At least initially, the new health care law will deliver savings to Medicare whether or not the system becomes more efficient. That’s because hospitals agreed to accept slower increases in their reimbursement rates as part of a political bargain. Those concessions are expected to reduce hospital revenues by almost $40 billion over the next ten years.

As part of the political bargain, hospitals got two things in exchange: 30 million newly insured customers and an exemption until 2019 from cost-cutting recommendations to be made by the new Independent Payments Advisory Board. Robert A. Berenson, a fellow at the Urban Institute and a member of the Medicare Payment Advisory Commission, recently estimated that hospitals will reap about $40 billion in extra revenue from new patients — about equal to the revenue they are expected to lose.

At least initially, the new health care law will deliver savings to Medicare whether or not the system becomes more efficient.

Most analysts agree that health care needs a broad overhaul of the fee-for-service system of payments, which rewards hospitals and doctors based on the quantity of procedures they provide rather than on the outcomes for their patients. That’s why the new law calls for so many pilot projects to experiment with new ways of organizing medical care. Pilot projects are already underway for “medical homes,’’  which are supposed to provide patients with chronic illnesses a primary physician as well as specialists, who all work together.

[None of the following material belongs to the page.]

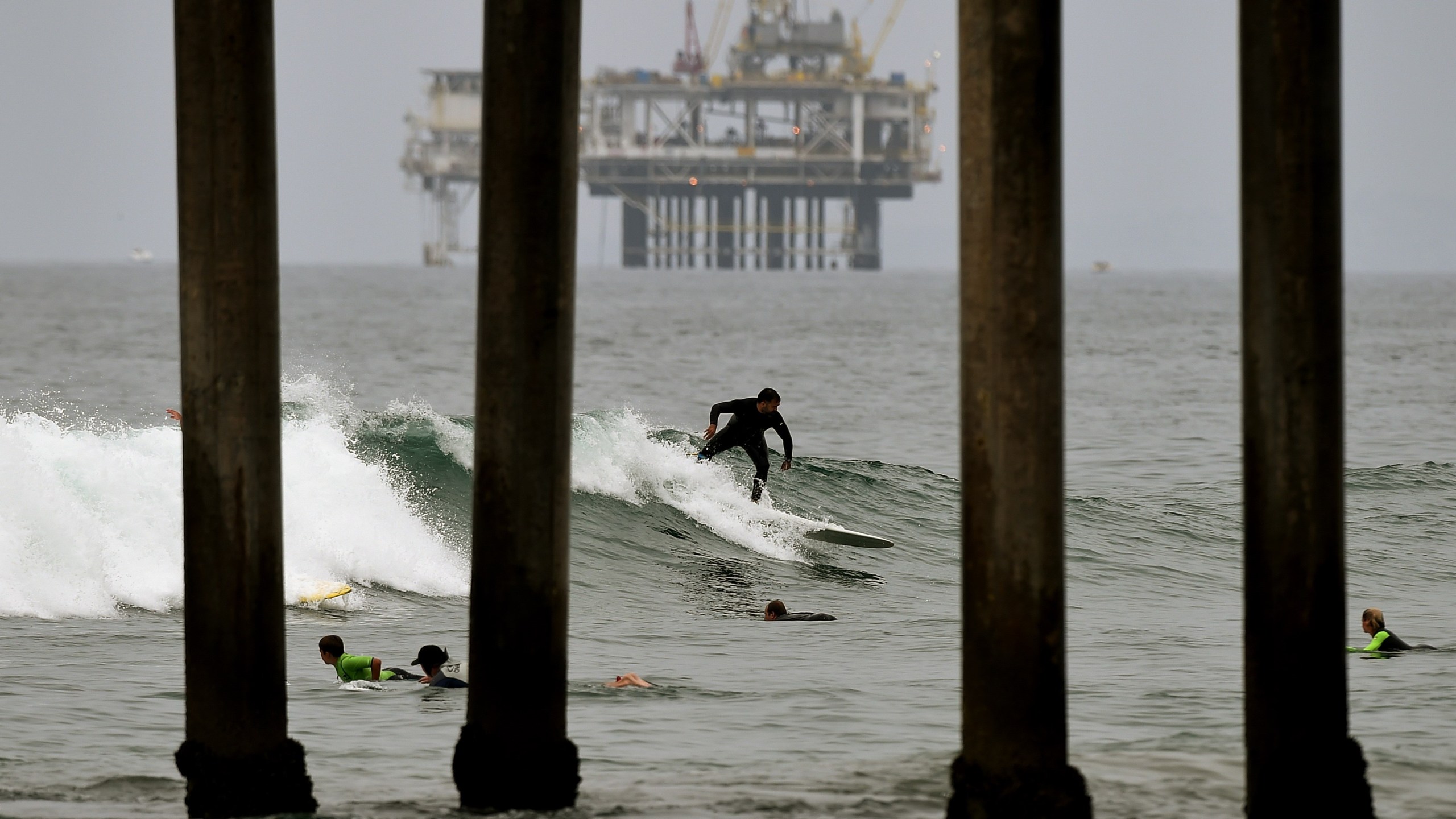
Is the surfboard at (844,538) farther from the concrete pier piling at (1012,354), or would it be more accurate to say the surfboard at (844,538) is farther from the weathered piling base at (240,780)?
the concrete pier piling at (1012,354)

“Accountable care organizations’’ are networks of hospitals and health care providers that will be reimbursed at least in part on the quality of health care they deliver. A five-year pilot project is already getting underway in New Hampshire, and the new health care law will create many more.

Though many of the ideas are based on the successes at institutions like the Cleveland Clinic and the Mayo Clinic, the new approaches would require wrenching changes for many health care providers and may not yield big improvements. But even if the new law does produce new “models”  for providing health care, the law doesn’t necessarily mean those ideas can be implemented.

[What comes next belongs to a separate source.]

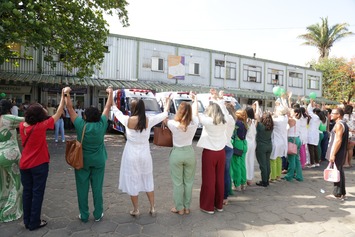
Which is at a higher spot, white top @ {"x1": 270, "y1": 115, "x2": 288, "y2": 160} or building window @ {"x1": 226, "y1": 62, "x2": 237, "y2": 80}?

The new law calls for two major studies on the regional differences in Medicare costs and results. The mandate reflects one of the hottest ideas in health care, which is that patients in some parts of the country have both lower costs and get better results than in other areas. Many reform advocates argue that Medicare could save vast amounts of money if health care providers adopted the “best practices’’ used in areas that get the best results.

A New Authority

But the new law stops short of mandating anything like that. Instead, it says the secretary of Health and Human Services should “encourage” the new Independent Payment Advisory Board (or IPAB) to consider the findings of the studies. If the boards wants, it can then “encourage’’ the Center for Medicare and Medicaid Innovation to test the ideas through pilot projects or other research.

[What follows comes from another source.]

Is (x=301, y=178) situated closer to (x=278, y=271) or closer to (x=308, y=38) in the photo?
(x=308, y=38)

Many supporters of health care reform are pinning their hopes on the new Independent Payment Advisory Board. The board, made up of experts, is required to come up with recommendations for limiting the rise of per capita Medicare costs. If costs are climbing faster than the target, the secretary of Health and Human Services is required to implement the board’s recommendations. Congress could veto the changes, but it would have to come up with alternative changes that save just as much money.

It’s the first time that an independent board has had that much power over Medicare rules. But it has big limitations. It is also barred permanently from recommending any actions that would raise taxes, increase premiums, cut benefits or tighten the eligibility requirements for Medicare. And though the board has to make its first recommendations by January 2014, it isn’t allowed to recommend any changes for hospitals before 2019.

It’s a big responsibility, and even bigger handcuffs.